Fast ein Jahr ist es her, dass ALESANA die Werkstatt in Köln komplett ausverkauften. Am gestrigen Dienstagabend war das ähnlich. Der Sold-Out Status war zwar erreicht, doch lang nicht so viele Besucher wie gewohnt waren in der Werkstatt. Vielleicht lag es daran, dass viele Eltern vor der Tür warteten, ein Kölsch tranken und erstaunt wie auch erschrocken über die jugendlichen Banden grinsten. Denn das Publikum schien keineswegs ein Jahr gealtert. Sogar eher noch jünger.
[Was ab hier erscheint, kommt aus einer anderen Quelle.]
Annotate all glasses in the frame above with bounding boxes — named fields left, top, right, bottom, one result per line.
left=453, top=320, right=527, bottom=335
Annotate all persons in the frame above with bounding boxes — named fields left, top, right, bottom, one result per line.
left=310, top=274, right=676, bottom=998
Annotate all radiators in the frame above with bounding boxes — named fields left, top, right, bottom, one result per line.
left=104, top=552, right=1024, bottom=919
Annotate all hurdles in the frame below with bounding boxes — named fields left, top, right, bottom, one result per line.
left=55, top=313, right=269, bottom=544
Die Einlassschlange war gezeichnet von Ausweiskontrollen und Erlaubnisschreiben der Erziehungsberechtigten die an der Eingangstüre oftmals schlechte Karten hatten, frustriert schienen ebenfalls die Besucher der ansässigen Discountermärkte, die Slalom um das wartende Publikum fahren mussten.
Und wo man inzwischen eher Toleranz der schwarzen Meute entgegen bringt (immerhin war jeder mal jung), kann man keinesfalls Humor daran finden wenn irgendwelche Wichtigtuer mit "Die Wilden Kerle" T-Shirts (Nur Tokio Hotel Shirts wären unlustiger) oder einem Edding Schriftzug mit "ICH ESSE EMOS" auflaufen. Verzweifelte Versuche Aufmerksamkeit zu erhaschen schlagen also komplett fehl.
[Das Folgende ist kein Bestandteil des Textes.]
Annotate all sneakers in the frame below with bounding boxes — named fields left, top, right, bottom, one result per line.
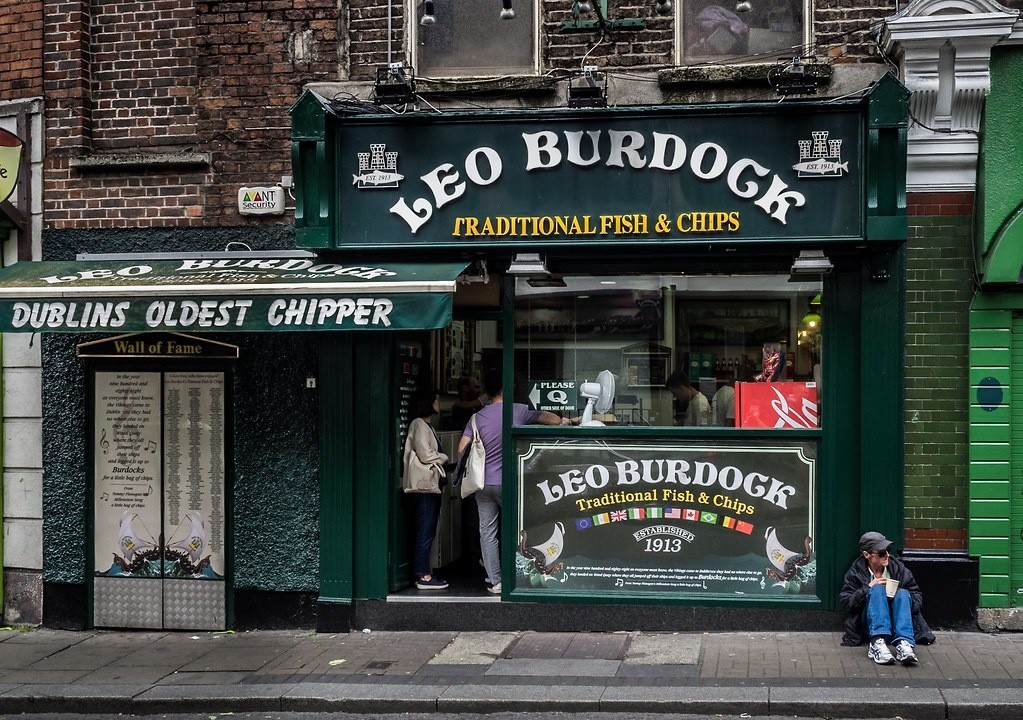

Doch nach der ersten Betrachtung jeglicher Fehltritte betreten pünktlich um 19.30Uhr die Saarländer von THE PARACHUTES die Bühne. Diese legen wie immer ein solides Set hin, erinnern in den atmosphärischen Einlagen immer noch positiv an ALEXISONFIRE und wissen schon zu überzeugen. Leider gibt der Sound heute nicht allzu viel her, sodass Vieles im Soundbrei versinkt und man beispielsweise die Vocals von Bassist Elmar so gar nicht mithört. Das Publikum juckt's nicht. Die fordere Front hält tapfer Handys und Kameras in die Luft, die hintere probt den Affenaufstand. Warum man bei so einer Band allerdings die Arme und Beine so weit wie möglich von sich schwingen muss bleibt mir ein Rätsel. Gerade bei dieser Band. Aber nun gut, das Publikum fordert die "Wall of Death, Wall of Death, Wall of Death" und bekommt sie prompt. Doch ganz so erprobt scheint niemand zu sein. Ahnungslos stehen viele einfach rum, manche mokieren sich in der Mitte der Werkstatt mit coolem Rumgepose und beim zweiten Versuch klappt es endlich. Alle außer Rand und Band.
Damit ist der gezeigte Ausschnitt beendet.